Source: Andrew J. Van Alst¹, Rhiannon M. LeVeque¹, Natalia Martin¹, et Victor J. DiRita¹
¹ Department of Microbiology and Molecular Genetics, Michigan State University, East Lansing, Michigan, États-Unis d'Amérique

Les courbes de croissance fournissent des informations précieuses sur la cinétique de croissance bactérienne et la physiologie cellulaire. Ils nous permettent de déterminer comment les bactéries réagissent dans des conditions de croissance variables ainsi que de définir des paramètres de croissance optimaux pour une bactérie donnée. Une courbe de croissance archétypale progresse à travers quatre étapes de croissance : lag, exponentiel, stationnaire, et la mort (1).
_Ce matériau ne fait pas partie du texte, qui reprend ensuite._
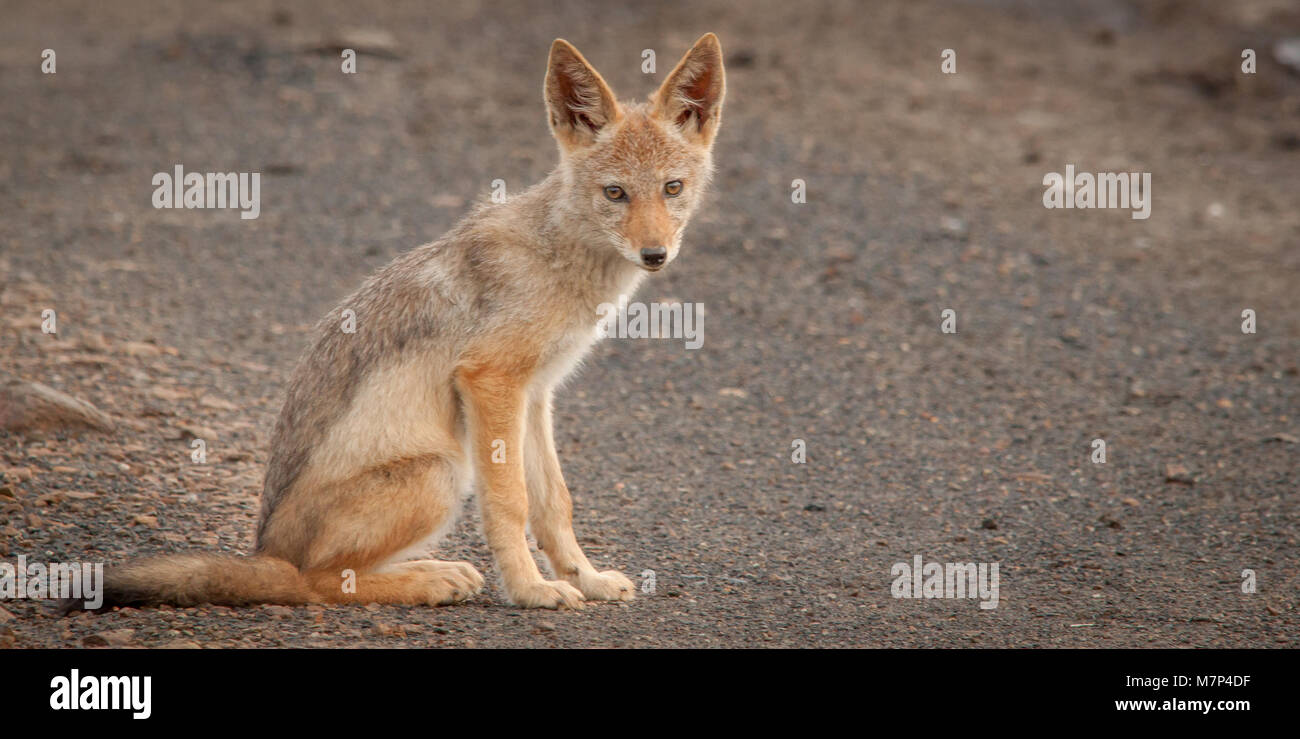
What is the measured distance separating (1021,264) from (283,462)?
847 centimetres

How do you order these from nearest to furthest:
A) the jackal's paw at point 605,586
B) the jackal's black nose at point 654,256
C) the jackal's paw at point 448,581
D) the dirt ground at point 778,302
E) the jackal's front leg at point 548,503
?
the jackal's black nose at point 654,256 < the jackal's paw at point 448,581 < the jackal's paw at point 605,586 < the jackal's front leg at point 548,503 < the dirt ground at point 778,302

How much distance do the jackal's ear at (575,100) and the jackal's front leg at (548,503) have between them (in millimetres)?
1503

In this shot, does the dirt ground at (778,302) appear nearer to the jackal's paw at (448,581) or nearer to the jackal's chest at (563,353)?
the jackal's paw at (448,581)

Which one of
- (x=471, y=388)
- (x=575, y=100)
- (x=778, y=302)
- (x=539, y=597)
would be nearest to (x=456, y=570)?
(x=539, y=597)

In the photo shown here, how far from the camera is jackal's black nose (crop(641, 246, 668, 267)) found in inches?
261

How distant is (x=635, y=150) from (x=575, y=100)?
582 mm

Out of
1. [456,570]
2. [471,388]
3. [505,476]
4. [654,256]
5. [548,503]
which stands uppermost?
[654,256]

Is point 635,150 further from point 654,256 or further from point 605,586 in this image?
point 605,586

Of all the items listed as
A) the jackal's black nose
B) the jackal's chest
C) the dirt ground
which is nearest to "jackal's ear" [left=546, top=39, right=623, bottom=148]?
the jackal's black nose

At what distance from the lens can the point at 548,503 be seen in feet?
23.9

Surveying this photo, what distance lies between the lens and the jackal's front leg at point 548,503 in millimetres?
7250

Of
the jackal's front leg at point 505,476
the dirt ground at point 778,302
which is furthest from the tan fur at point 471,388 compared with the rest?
the dirt ground at point 778,302

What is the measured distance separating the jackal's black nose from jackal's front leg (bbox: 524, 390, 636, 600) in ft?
3.54

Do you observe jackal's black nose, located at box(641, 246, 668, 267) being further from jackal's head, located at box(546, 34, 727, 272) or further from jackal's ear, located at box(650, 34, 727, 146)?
jackal's ear, located at box(650, 34, 727, 146)
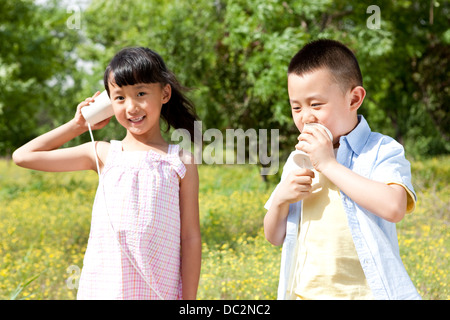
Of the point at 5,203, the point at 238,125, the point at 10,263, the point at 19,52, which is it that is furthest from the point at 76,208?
the point at 19,52

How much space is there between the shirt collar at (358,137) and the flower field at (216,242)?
2.05 m

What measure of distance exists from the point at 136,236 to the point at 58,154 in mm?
525

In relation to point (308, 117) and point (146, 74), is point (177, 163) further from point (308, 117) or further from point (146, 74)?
point (308, 117)

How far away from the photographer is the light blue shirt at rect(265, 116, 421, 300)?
1509 millimetres

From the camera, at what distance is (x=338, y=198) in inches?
64.2

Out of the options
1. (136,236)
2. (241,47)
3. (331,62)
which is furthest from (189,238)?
(241,47)

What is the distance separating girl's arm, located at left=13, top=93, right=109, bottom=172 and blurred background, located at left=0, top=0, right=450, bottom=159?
4.88 m

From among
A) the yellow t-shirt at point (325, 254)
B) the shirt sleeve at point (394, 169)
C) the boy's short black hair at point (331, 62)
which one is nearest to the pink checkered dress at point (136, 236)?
the yellow t-shirt at point (325, 254)

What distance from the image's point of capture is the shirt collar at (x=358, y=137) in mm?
1641

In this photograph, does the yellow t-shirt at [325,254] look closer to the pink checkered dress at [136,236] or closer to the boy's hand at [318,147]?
the boy's hand at [318,147]

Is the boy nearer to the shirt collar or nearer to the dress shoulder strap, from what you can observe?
the shirt collar

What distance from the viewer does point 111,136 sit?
1098cm

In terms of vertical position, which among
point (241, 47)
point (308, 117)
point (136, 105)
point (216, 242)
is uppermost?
point (241, 47)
Figure 1 : Courbe de croissance bactérienne. Les bactéries cultivées dans la culture des lots progressent à travers quatre phases de croissance : lag, exponentiel, stationnaire, et la mort. La phase de décalage est la période de temps qu'il faut pour que les bactéries atteignent un état physiologique capable de croissance et de division cellulaires rapides. La phase exponentielle est l'étape de la croissance et de la division cellulaires les plus rapides au cours de laquelle la réplication de l'ADN, la transcription de l'ARN et la production de protéines se produisent à un rythme constant et rapide. La phase stationnaire se caractérise par un ralentissement et un plafonnement de la croissance bactérienne en raison de la limitation des nutriments et/ou de l'accumulation intermédiaire toxique. La phase de mort est l'étape au cours de laquelle la lyse cellulaire se produit à la suite d'une limitation nutritionnelle sévère.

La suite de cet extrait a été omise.